EXERCISE PROMPT
In the entries below, find the line with "1.申请人需在每年的申请截止日期前，向香港研究资助局提交申请材料；" and the line with "Предоставление реабилитационных услуг"; give again those lines and every line between them, exactly.

(Collected data)
..........
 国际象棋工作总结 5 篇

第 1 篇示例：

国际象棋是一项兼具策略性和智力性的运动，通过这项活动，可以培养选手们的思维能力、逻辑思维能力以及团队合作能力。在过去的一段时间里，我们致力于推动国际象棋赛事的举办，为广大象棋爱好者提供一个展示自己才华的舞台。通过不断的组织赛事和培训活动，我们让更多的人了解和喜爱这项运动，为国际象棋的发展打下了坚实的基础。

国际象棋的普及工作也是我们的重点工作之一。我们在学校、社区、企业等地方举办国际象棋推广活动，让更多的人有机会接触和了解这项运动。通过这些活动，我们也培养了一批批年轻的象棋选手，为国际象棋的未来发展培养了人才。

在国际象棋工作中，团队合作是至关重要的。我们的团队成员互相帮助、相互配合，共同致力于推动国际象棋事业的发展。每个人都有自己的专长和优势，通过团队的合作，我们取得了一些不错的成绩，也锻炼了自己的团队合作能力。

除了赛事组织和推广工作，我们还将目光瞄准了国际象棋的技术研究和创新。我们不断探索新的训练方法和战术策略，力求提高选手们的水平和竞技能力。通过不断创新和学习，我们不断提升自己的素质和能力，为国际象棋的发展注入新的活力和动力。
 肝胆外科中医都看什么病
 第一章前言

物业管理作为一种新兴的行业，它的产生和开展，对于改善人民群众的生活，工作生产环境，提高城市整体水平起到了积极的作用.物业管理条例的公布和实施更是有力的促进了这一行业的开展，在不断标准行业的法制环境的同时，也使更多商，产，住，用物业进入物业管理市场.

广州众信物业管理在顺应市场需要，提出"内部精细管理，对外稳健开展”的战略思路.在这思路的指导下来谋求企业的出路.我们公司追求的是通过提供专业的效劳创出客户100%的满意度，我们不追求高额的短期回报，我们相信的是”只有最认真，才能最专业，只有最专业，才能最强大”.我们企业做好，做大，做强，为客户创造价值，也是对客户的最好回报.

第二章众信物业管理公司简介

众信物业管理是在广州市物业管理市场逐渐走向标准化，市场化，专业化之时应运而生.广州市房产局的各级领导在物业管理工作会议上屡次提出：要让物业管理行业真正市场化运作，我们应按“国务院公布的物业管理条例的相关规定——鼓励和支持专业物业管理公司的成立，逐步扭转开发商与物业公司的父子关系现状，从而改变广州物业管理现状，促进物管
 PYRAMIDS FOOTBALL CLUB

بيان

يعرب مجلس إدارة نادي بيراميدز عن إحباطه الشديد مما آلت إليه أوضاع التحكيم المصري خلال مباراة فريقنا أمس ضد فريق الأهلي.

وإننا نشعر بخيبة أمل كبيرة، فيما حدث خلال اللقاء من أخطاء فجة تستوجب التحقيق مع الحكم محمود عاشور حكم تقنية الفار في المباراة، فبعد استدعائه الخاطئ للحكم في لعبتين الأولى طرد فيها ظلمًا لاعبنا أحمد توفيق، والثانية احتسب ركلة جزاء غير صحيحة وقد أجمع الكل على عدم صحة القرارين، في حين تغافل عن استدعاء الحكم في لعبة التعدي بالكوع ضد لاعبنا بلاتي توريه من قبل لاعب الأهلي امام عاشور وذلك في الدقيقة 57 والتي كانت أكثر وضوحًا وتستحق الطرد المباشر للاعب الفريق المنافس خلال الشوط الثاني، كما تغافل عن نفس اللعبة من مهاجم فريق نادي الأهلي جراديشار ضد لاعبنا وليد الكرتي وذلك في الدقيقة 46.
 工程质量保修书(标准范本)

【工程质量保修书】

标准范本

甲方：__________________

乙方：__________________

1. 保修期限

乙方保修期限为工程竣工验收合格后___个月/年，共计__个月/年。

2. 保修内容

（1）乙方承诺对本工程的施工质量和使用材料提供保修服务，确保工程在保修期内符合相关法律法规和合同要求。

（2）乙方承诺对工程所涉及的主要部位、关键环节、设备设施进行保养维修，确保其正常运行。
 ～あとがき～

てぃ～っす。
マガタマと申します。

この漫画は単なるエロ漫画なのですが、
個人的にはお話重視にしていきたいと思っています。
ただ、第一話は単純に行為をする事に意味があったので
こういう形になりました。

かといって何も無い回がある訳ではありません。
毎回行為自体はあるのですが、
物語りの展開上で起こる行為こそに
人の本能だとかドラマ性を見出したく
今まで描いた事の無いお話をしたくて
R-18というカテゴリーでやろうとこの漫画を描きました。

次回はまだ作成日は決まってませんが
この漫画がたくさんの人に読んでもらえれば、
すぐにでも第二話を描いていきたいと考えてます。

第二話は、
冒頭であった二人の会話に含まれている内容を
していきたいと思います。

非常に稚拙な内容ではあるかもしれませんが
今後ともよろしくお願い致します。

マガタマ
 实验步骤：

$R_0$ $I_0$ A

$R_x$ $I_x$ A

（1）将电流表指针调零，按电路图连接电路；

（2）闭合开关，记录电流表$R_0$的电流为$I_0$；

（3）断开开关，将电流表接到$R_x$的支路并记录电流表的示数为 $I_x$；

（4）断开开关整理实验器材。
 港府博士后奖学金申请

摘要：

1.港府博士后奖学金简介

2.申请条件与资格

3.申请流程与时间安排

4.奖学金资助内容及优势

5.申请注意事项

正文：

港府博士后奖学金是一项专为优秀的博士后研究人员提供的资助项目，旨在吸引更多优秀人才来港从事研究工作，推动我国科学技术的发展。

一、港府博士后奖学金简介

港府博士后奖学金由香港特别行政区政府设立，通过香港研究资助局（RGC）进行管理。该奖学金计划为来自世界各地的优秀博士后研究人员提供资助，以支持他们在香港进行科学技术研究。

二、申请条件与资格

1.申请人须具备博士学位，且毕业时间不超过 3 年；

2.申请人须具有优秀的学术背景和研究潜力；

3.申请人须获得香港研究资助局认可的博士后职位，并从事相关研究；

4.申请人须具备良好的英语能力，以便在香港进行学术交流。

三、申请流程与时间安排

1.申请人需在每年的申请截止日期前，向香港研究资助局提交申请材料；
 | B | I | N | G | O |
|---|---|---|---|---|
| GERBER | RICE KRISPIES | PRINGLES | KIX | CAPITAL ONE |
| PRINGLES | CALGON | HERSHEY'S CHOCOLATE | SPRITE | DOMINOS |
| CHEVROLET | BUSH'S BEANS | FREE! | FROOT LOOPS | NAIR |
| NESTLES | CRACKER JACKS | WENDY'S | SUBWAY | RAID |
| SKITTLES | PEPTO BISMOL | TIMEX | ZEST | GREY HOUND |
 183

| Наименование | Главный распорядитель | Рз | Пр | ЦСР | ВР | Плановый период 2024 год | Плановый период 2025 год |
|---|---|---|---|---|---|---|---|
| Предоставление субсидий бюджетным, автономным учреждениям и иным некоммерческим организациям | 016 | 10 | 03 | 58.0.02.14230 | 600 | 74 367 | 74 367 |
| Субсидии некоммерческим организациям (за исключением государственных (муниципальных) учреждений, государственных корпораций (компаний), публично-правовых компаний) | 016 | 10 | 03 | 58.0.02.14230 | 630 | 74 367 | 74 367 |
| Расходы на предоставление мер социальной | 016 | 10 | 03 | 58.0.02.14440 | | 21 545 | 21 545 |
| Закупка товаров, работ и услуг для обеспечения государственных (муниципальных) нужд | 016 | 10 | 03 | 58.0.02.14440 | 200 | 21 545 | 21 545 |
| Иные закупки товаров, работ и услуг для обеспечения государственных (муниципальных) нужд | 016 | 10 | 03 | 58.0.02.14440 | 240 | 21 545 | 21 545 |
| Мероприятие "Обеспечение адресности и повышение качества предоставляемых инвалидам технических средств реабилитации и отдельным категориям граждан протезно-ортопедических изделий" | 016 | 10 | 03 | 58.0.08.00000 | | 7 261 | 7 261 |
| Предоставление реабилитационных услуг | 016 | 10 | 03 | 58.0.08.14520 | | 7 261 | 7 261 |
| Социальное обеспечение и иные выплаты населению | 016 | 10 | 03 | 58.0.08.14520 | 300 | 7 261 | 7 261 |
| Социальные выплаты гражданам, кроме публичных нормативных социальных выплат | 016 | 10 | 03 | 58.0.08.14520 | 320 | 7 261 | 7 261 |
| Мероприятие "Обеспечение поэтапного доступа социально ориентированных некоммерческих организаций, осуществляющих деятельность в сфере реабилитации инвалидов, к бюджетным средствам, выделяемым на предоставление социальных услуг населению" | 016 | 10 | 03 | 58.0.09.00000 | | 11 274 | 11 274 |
..........
FINISHED EXERCISE
1.申请人需在每年的申请截止日期前，向香港研究资助局提交申请材料；
 | B | I | N | G | O |
|---|---|---|---|---|
| GERBER | RICE KRISPIES | PRINGLES | KIX | CAPITAL ONE |
| PRINGLES | CALGON | HERSHEY'S CHOCOLATE | SPRITE | DOMINOS |
| CHEVROLET | BUSH'S BEANS | FREE! | FROOT LOOPS | NAIR |
| NESTLES | CRACKER JACKS | WENDY'S | SUBWAY | RAID |
| SKITTLES | PEPTO BISMOL | TIMEX | ZEST | GREY HOUND |
 183

| Наименование | Главный распорядитель | Рз | Пр | ЦСР | ВР | Плановый период 2024 год | Плановый период 2025 год |
|---|---|---|---|---|---|---|---|
| Предоставление субсидий бюджетным, автономным учреждениям и иным некоммерческим организациям | 016 | 10 | 03 | 58.0.02.14230 | 600 | 74 367 | 74 367 |
| Субсидии некоммерческим организациям (за исключением государственных (муниципальных) учреждений, государственных корпораций (компаний), публично-правовых компаний) | 016 | 10 | 03 | 58.0.02.14230 | 630 | 74 367 | 74 367 |
| Расходы на предоставление мер социальной | 016 | 10 | 03 | 58.0.02.14440 | | 21 545 | 21 545 |
| Закупка товаров, работ и услуг для обеспечения государственных (муниципальных) нужд | 016 | 10 | 03 | 58.0.02.14440 | 200 | 21 545 | 21 545 |
| Иные закупки товаров, работ и услуг для обеспечения государственных (муниципальных) нужд | 016 | 10 | 03 | 58.0.02.14440 | 240 | 21 545 | 21 545 |
| Мероприятие "Обеспечение адресности и повышение качества предоставляемых инвалидам технических средств реабилитации и отдельным категориям граждан протезно-ортопедических изделий" | 016 | 10 | 03 | 58.0.08.00000 | | 7 261 | 7 261 |
| Предоставление реабилитационных услуг | 016 | 10 | 03 | 58.0.08.14520 | | 7 261 | 7 261 |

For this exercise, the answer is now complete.